Paddle flexibility test Jig

I am now on the third version of the jig I am constructing to measure and compare Greenland paddle flexibility. The three revisions have improved the jig to a point that I now feel it is good enough to share the details of how it is constructed.

The criteria I set myself were as follows:
1. The total cost of the jig and measuring equipment needed to be less than $100.
2. Making the jig should require no special tools.
3. The paddle load needed to be applied in a way that mimics paddling.
4. The measurements needed to be reproducible within 5%.

Test jig

Strong back
The back bone of the jig is a 5 foot long strong back, constructed from a single 10 foot length of 2×4 cut in half. The two sections are held together by five 3 inch coach screws. Everything else attaches to the strong back.

Left and Right hand pivots
Four sets of verticals are attached to the strong back. One pair is fixed at the left end of the strong back to act as the paddler’s left hand grip (the paddle rests on top of this “hand”). The second act as the paddler’s right hand grip (the paddle rests under this “hand”). The “hands” are spaced such that the centers are 20 inches apart, roughly where mine are on the loom of my Greenland paddle. Each vertical is attached to the strong back using coach screws. Holes were then drilled horizontally through the pairs of verticals to allow 7 inch long ½ inch diameter coach bolts to be inserted horizontally to act as the “hands” or pivot points for the paddle.

════════════════════

What to do: In the text on the paddle flexibility test jig, how far apart are the centers of the two "hands"?

Data to examine:
════════════════════

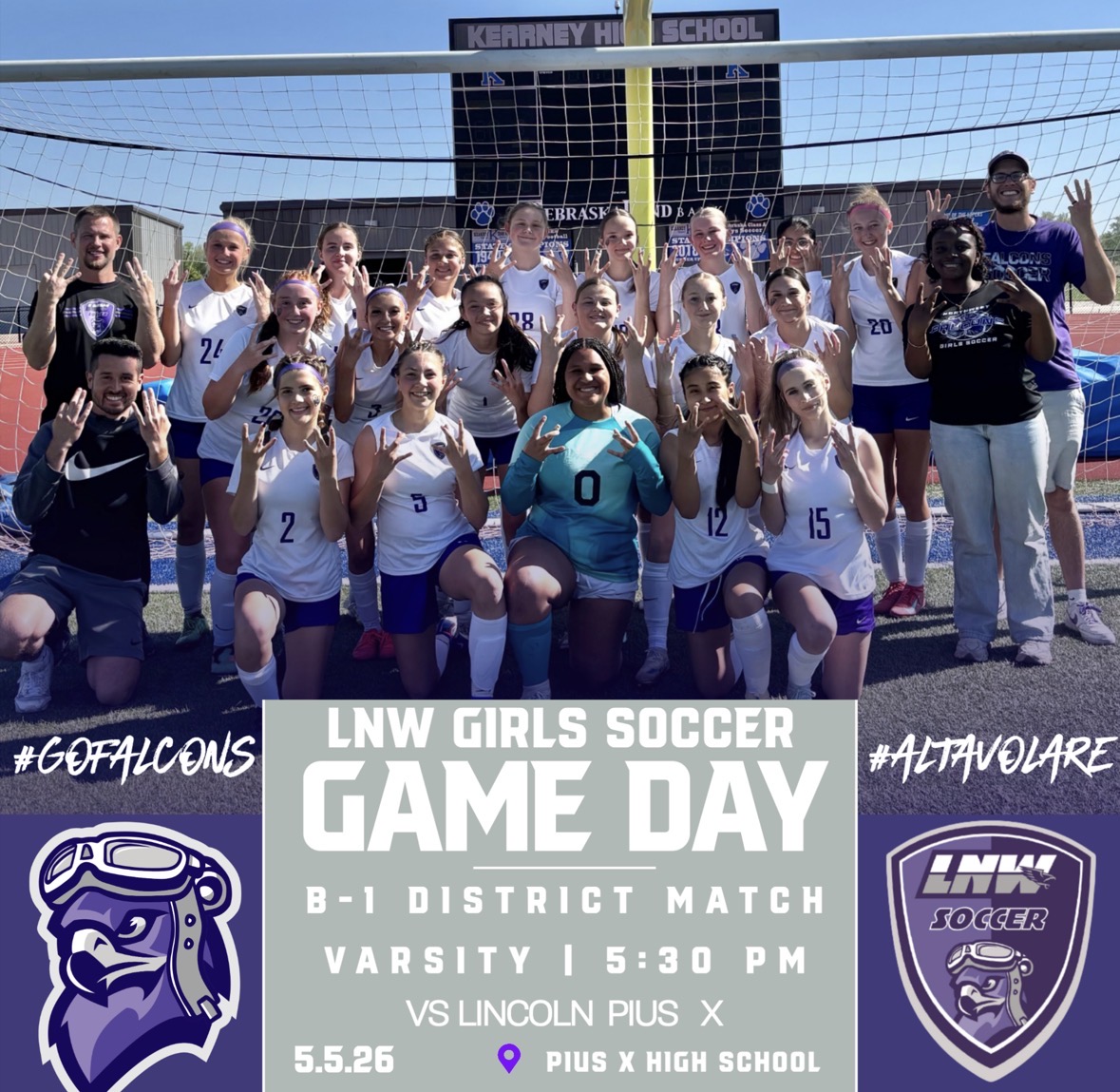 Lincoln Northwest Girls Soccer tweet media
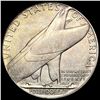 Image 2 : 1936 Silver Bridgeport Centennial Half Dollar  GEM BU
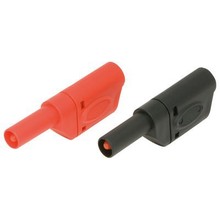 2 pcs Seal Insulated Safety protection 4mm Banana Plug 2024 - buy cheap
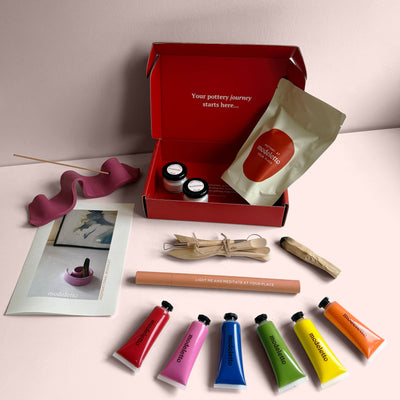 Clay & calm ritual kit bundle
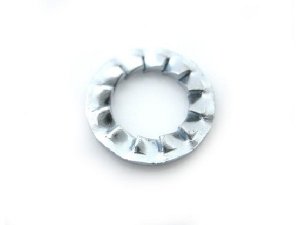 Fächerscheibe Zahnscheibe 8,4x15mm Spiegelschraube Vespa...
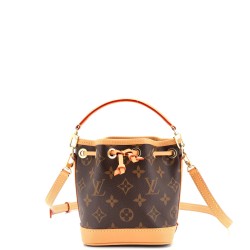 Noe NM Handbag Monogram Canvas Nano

════════════════════

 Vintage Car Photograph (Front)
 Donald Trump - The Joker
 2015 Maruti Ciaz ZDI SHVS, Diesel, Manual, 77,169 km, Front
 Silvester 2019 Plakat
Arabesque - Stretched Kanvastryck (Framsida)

════════════════════

Result for this exercise: The centers are 20 inches apart.